Australian house prices are some of the highest in the world: according to the IMF, only Belgium and Canada have a higher house price/income ratio.

And they’re still going up. Here’s a chart showing the house price increase in four major Australian cities since 2002. (Note that it doesn’t show prices in absolute figures, but as a ratio of where they stood in 2003-4.)

Quarterly house price index, with 2003-2004 taken as 100 per cent. Data was not available for Melbourne. Source: CityMetric Intelligence

In terms of price, Sydney’s properties are the most expensive – the median house price in July 2014 was A$812,000.

In terms of growth since 2002, however, it’s Perth that’s miles ahead of the pack. The explanation lies in Western Australian mining boom. For the past ten years, Perth’s minerals and petroleum industry has grown by an average of 15 per cent a year, mostly due to rising demand from China. That industry has created jobs, raised salaries, and attracted international buyers to Perth. Research from Savills Australia has shown that the rise in house prices is in direct correlation to the increase in mining employment.
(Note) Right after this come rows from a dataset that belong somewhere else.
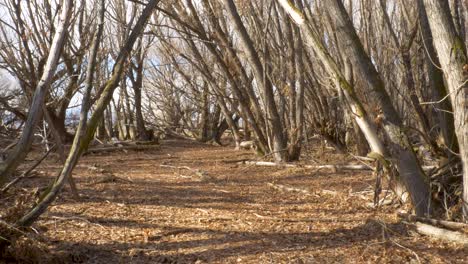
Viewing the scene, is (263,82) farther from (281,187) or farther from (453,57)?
(453,57)

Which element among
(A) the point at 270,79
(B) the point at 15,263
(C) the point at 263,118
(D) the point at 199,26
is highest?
(D) the point at 199,26

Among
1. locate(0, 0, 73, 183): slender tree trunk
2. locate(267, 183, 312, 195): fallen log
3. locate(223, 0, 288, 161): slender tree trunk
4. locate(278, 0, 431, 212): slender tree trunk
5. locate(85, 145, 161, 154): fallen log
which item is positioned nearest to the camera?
locate(0, 0, 73, 183): slender tree trunk

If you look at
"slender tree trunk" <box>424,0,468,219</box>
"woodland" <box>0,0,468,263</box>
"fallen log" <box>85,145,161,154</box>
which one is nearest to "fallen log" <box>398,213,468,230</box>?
"woodland" <box>0,0,468,263</box>

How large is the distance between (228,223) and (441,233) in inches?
64.1

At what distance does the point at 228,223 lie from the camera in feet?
13.3

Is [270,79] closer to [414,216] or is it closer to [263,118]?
[263,118]

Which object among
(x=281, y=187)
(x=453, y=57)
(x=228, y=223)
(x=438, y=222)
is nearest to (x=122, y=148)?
(x=281, y=187)

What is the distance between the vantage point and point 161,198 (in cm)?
510

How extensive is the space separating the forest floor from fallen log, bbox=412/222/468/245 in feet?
0.17

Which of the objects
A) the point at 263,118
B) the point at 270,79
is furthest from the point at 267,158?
the point at 270,79

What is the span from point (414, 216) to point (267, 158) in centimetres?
439

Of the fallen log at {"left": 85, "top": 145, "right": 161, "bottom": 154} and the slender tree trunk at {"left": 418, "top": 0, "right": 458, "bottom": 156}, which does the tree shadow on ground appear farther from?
the fallen log at {"left": 85, "top": 145, "right": 161, "bottom": 154}

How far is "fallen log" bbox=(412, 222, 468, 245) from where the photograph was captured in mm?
3341

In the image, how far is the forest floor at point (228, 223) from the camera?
3.29m
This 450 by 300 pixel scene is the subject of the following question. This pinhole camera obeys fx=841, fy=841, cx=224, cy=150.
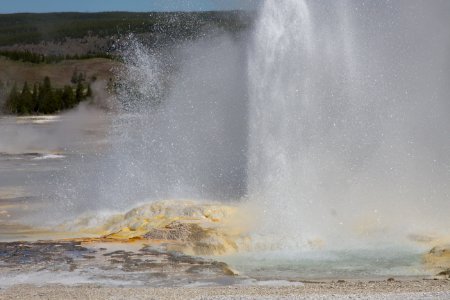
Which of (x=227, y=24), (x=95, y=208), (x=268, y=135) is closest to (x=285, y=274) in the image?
(x=268, y=135)

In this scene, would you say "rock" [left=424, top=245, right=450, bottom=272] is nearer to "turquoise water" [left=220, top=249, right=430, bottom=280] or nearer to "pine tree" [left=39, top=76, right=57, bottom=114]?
"turquoise water" [left=220, top=249, right=430, bottom=280]

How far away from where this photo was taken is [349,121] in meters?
12.0

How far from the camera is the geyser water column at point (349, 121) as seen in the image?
9.81 m

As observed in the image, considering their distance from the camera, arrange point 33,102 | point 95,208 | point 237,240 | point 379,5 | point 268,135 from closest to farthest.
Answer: point 237,240 < point 268,135 < point 95,208 < point 379,5 < point 33,102

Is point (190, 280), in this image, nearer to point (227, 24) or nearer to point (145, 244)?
point (145, 244)

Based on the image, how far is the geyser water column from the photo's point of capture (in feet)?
32.2

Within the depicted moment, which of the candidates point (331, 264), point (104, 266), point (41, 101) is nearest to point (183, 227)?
point (104, 266)

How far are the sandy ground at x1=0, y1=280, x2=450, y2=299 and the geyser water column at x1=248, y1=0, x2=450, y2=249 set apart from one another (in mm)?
2028

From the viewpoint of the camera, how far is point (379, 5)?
45.0 feet

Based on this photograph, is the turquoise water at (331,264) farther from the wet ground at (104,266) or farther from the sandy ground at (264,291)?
the sandy ground at (264,291)

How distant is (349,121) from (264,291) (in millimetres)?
5803

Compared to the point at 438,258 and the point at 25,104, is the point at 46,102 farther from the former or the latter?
the point at 438,258

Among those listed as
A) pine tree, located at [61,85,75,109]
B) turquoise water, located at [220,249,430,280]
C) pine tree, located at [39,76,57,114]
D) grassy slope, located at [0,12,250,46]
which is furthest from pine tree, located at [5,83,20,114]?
turquoise water, located at [220,249,430,280]

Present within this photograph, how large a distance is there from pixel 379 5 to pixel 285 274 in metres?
7.30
There’s another factor at work: low interest rates. Investing in property offered a higher return than keeping money in the bank, so those who benefited from the long economic boom spent their gains on houses. Their gamble has so far paid off.  In 2000, Perth’s median house price was less than A$200,000. Now, it’s almost A$500,000, and the Real Estate Institute of Western Australia has predicted it’ll rise to A$600,000 by the end of 2014.

Prices in Perth have, finally, started to cool: this might be because the Chinese market is slowing and there’s less demand for their petroleum and minerals. And in June, Moody’s, the credit-ratings firm, warned that the real-estate market in Australia as a whole may be overheating: in Sydney, house prices have jumped 16 per cent in a single year. That said, increased property prices have not so far led to a construction boom: constrained supply may make a full-scale property crash a little less likely.